Consider the following tricky puzzle, "What contains 4 letters but sometimes 9". Words may stand for objects or they themselves may be objects.
Texts start with the set of experiences that the author and readers share. When a "boy" is mentioned, the range of possibilities is wide. Therefore, if needed, the author adds details to narrow that range to the extent within which the differences in the author's imagination and that of readers will be negligible.
If we describe a strange house we mention "house but it has no ..." or "but it has ..." because otherwise readers will imagine what houses usually have or they will not imagine what houses usually don't have. The same applies to any person or object mentioned.
We are animals living in the real world and in real-time. We need to react fast if needed. It necessarily makes us focus on a narrow context just within our reach. It has a limited number of objects. It provides a limited number of opportunities. These limited sets of objects can be filtered fast based on relevant constraints.
The problem with humans is that we have the broadest sphere of interests. We are interested in subatomic particles and in those tiny shiny dots that are in fact galaxies billions of light years away from us. And for sure we are interested in unicorns. This broadens contexts or the sets of objects possibly of interest to us.
With respect to the speaker, one's experiences, needs, and wishes should also be considered a part of context. One's ideas about those of listeners may also be included.
One important feature of contexts is statistics or their contents. Every park is unique in terms of how many trees and of what kinds it has and also other details. This feature affects how we refer to objects in each context.
Compositionality
Consider context as a set of objects. If any object is of a unique class referring to them is easy. That task is more interesting when there are multiple objects of the same class. In a park, the word "tree" is only the beginning of the process of constructing a reference.
Many linguists apply the principle of compositionality to the analysis of phrases and sentences. I claim that "composite phrases" do not stand for "complex concepts", instead, they are stacked filters. They rely on those properties of relevant objects that make them stand out in the given context.

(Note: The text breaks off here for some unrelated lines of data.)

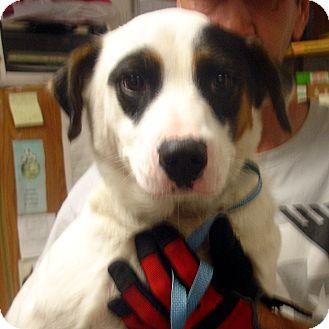 Border Collie Mix Dog for adoption in Manassas, Virginia - Dalton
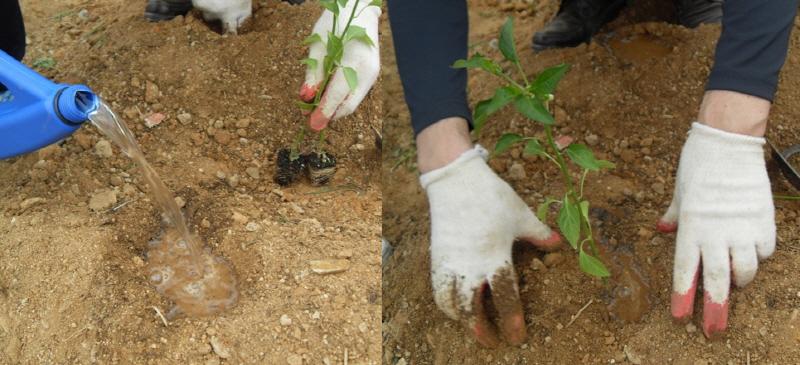 모종심기 물을 주고 모종을 심어야 뿌리활착이 잘된다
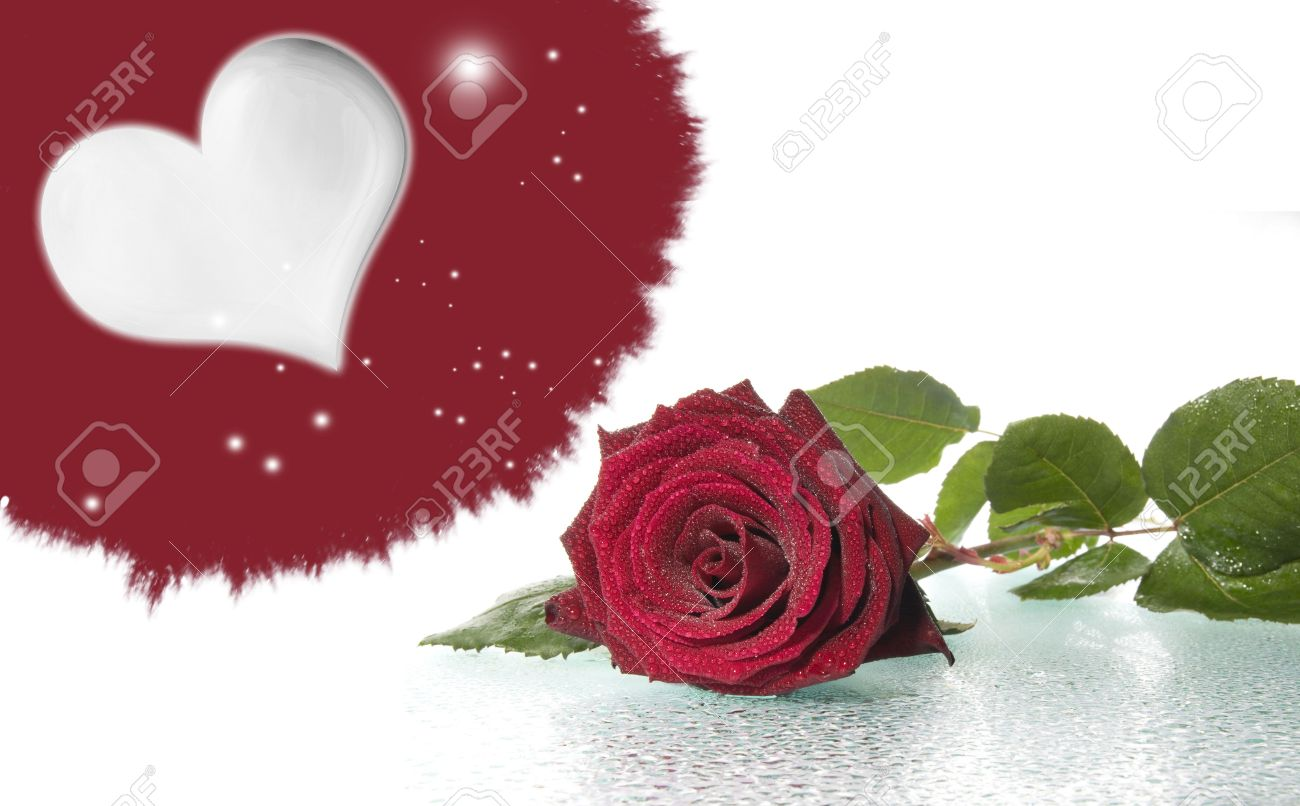 romantic picture with a red rose and heart stock photo, picture, Beautiful flower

As long as the remaining set contains not only relevant objects we add one more concept to filter out non-relevant objects. This stacking of filters has nothing to do with compositionality or complex concepts. We just deal with a particular context and the statistics of properties of objects there with respect to relevant ones. We do not "describe" relevant objects, we differentiate them. We do not communicate all the relevant (with respect to our purpose) information about the objects, we rely on the differentiating properties of relevant objects.
Negation
After our discussion of filtering, negation is NOT difficult to understand (sorry, I could NOT help it). Sometimes the set is narrowed down fast by using properties that relevant objects have. But sometimes the set is narrowed down fast by using properties that relevant objects don't have. Consider a typical example, "Looking for a partner with NO bad habits."
Lies
Above I mentioned that a speaker and a listener have to share context to communicate efficiently. Now I will introduce private contexts. Imagine a detective interrogating a suspect. Both have private contexts - information unknown to the other. The suspect misreports one's private context in order to evade punishment. The detective does not mention the available evidence in order to collect more false testimonies. Both lie in order to get better off in the end.
Now take a look at the following statement, "This text is written in Italian!" Can we call it a lie? Can I expect to get better off in the end? For example, I may hope that you will respect me more believing that I know Italian.
I do not insist but I strongly believe that "lie" is about misreporting private context only. If the context is shared and any claims about it are easily verifiable misreporting it makes no sense.
I do not discuss the second stage of communication here. It may well include not only the collection of information but also the validation of the suggested connections between the phenomena mentioned by the speaker.
Mathematical Subdomain for Precision
What I discussed above creates the impression that natural languages are not precise. This is not so. They can achieve an arbitrary level of precision. One of the ways to do that is to engage the mathematical sublanguage.
Metaphors
Knowledge is often about metaphors. Whenever we encounter some abstract phenomenon we try to apply our existing knowledge to that domain based on the "similarity" of properties. Possibly, we may talk here about the properties of properties. For example, we may waste time if we apply the metaphor of money to the abstract concept of time or time may flow if the metaphor of river is applied.
It is always from specific concepts to abstract ones that metaphors are applied. A good discussion of how much metaphors are used in our language is provided by Lakoff and Johnson 1980.
Disambiguation
Recall that objects have multiple properties. Here is the key to solving polysemy - objects are multidimensional but not omnidimensional. The set of properties of different objects contains many properties but not all possible properties.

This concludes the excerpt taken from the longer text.